===== The data

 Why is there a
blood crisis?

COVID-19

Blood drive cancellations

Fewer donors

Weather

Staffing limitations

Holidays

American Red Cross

==========

# What is being asked:
Starting at the line that contains "blood crisis?", return every line through the last one above, exactly as written.

# Response:
blood crisis?

COVID-19

Blood drive cancellations

Fewer donors

Weather

Staffing limitations

Holidays

American Red Cross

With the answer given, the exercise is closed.